Data to use -
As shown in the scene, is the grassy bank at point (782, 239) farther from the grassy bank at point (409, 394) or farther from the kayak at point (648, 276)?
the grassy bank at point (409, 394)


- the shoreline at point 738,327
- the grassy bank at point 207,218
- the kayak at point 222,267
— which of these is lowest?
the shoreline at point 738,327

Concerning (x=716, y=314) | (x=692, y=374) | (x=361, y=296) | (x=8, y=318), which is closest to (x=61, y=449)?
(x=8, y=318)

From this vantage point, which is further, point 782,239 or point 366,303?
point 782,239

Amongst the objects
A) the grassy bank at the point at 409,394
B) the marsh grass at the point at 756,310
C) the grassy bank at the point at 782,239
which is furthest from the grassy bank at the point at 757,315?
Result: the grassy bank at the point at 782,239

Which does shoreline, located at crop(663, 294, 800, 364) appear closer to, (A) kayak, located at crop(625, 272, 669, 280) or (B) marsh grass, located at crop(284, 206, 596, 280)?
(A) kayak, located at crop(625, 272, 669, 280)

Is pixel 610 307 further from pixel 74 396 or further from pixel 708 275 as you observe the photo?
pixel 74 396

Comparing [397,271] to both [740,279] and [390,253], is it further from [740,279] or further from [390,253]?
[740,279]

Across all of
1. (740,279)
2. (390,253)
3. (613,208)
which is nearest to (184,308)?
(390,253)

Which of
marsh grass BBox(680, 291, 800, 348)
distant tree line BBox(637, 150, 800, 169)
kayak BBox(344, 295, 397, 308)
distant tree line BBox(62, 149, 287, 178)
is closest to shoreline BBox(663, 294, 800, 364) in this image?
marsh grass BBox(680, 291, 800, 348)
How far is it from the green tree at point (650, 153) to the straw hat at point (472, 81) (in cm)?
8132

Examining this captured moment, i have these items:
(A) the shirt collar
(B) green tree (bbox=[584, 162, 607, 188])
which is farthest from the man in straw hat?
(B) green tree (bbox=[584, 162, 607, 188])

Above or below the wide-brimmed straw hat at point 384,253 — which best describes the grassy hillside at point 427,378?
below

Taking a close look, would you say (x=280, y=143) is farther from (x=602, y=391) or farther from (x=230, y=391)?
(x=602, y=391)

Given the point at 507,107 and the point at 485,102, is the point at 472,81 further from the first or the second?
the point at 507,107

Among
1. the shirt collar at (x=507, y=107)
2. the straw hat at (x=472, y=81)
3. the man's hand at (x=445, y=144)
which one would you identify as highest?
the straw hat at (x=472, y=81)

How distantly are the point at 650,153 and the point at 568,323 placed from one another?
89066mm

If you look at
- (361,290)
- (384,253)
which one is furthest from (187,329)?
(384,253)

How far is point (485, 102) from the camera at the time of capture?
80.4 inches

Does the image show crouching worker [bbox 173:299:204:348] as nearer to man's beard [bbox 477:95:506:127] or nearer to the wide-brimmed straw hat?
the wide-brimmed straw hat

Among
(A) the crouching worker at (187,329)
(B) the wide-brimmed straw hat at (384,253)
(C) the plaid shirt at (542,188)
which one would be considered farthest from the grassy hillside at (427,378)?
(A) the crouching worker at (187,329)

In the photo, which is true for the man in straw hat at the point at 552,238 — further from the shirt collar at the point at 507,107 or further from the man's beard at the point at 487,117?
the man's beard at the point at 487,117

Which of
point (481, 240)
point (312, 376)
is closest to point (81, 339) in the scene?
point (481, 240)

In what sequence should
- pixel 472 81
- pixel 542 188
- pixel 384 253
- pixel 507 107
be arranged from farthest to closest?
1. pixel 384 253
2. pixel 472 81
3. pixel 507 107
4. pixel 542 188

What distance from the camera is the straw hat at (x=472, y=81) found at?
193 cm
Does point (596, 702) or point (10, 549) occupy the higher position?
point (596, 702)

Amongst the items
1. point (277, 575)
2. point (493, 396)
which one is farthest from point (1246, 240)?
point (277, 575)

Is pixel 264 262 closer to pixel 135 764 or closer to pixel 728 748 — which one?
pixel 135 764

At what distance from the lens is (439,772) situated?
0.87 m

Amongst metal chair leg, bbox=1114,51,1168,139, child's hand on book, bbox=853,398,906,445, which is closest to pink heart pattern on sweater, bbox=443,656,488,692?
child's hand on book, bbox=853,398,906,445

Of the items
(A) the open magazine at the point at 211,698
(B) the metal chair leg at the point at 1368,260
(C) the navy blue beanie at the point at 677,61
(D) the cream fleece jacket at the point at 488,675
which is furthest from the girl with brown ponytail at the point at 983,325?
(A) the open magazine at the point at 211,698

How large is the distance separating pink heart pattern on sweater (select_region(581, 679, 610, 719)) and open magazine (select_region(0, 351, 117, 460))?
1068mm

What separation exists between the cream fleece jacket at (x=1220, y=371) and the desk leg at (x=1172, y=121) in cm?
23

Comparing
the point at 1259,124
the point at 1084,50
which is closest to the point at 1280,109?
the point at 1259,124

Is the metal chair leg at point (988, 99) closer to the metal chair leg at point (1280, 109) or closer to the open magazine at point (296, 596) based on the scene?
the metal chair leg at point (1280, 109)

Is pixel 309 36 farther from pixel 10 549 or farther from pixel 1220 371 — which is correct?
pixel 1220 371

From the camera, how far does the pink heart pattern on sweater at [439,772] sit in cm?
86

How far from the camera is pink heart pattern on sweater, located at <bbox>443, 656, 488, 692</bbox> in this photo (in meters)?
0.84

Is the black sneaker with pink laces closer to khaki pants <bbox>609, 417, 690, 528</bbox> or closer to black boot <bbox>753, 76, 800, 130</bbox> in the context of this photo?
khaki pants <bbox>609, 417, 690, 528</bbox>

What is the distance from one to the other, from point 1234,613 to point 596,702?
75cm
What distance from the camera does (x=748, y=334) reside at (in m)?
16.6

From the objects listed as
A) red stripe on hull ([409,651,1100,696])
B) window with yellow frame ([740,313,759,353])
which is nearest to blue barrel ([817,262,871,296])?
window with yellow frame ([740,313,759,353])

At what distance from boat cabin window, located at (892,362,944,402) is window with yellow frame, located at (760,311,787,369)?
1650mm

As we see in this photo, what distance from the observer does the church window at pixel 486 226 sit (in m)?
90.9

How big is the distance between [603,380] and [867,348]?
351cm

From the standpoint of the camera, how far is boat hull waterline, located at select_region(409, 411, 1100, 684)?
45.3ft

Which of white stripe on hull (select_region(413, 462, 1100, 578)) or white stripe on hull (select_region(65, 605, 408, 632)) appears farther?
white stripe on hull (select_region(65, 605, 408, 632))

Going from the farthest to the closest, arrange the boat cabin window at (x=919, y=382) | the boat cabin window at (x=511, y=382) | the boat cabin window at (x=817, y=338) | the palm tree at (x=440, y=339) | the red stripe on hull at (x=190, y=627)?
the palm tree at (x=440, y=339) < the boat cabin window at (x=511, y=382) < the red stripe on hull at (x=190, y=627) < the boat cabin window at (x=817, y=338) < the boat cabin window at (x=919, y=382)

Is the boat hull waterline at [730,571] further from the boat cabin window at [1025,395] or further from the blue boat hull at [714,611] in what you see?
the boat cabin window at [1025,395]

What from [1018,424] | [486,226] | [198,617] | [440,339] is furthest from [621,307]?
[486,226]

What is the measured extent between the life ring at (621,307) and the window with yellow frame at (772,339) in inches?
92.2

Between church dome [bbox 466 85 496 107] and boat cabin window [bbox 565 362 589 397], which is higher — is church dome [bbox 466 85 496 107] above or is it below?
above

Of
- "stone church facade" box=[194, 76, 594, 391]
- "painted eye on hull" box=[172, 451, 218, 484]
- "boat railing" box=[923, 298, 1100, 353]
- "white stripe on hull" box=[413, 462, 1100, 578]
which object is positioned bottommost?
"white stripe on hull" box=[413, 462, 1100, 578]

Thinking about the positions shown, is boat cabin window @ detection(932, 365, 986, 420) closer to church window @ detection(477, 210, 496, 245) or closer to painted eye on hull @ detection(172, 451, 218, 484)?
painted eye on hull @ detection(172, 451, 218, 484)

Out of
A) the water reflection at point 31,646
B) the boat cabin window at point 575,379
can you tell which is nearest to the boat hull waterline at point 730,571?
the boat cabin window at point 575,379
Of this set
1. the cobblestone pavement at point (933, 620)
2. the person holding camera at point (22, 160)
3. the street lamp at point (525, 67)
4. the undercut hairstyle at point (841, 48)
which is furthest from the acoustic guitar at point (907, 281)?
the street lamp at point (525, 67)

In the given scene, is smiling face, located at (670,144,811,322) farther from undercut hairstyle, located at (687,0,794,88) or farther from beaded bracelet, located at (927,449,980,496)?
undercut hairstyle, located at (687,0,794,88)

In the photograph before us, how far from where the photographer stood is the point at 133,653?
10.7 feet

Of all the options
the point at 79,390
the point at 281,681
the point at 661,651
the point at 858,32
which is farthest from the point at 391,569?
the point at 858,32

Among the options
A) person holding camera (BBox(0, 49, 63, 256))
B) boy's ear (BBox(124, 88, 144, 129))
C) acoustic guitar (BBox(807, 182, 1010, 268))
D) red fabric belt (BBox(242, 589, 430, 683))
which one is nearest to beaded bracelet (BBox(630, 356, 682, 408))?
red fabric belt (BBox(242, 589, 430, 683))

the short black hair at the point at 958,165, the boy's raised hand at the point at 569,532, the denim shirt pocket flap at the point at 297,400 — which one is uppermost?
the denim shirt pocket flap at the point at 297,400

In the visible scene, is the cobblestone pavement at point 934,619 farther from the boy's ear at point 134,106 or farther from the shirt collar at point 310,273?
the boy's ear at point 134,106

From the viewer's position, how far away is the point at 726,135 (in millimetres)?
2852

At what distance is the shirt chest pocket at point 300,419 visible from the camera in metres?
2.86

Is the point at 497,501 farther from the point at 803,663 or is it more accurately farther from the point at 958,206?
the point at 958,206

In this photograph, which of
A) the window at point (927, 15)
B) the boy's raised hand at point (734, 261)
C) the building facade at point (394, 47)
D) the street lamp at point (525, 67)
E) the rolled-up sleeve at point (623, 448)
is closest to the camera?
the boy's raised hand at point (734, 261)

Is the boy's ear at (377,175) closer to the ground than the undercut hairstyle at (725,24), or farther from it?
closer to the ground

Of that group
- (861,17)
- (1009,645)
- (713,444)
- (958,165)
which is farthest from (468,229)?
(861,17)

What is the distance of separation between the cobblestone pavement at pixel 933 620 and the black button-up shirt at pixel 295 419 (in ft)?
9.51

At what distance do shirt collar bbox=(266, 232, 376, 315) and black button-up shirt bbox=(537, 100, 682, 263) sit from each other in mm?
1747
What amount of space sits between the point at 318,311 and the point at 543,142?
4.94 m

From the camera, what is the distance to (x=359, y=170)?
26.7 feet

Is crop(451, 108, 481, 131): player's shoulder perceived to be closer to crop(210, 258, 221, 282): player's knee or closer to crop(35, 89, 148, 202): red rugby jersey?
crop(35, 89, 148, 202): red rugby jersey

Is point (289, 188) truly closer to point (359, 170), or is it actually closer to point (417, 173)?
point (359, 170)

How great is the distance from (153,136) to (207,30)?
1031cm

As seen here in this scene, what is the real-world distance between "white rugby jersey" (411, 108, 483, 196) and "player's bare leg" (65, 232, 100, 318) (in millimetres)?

Task requirements - Rewrite the entries from the line containing "From the camera, what" through the last entry, putting "player's shin" in place of "player's knee" and leaving everything else unchanged.

Solution below -
From the camera, what is the distance to (x=359, y=170)?
26.7 feet

Is crop(451, 108, 481, 131): player's shoulder perceived to be closer to crop(210, 258, 221, 282): player's shin or closer to crop(35, 89, 148, 202): red rugby jersey?
crop(35, 89, 148, 202): red rugby jersey

Is point (289, 188) truly closer to point (359, 170), or is it actually closer to point (417, 173)?
point (359, 170)

How great is the distance from (153,136) to (207,30)?
1031cm

As seen here in this scene, what is the real-world distance between "white rugby jersey" (411, 108, 483, 196) and "player's bare leg" (65, 232, 100, 318) (in millimetres)?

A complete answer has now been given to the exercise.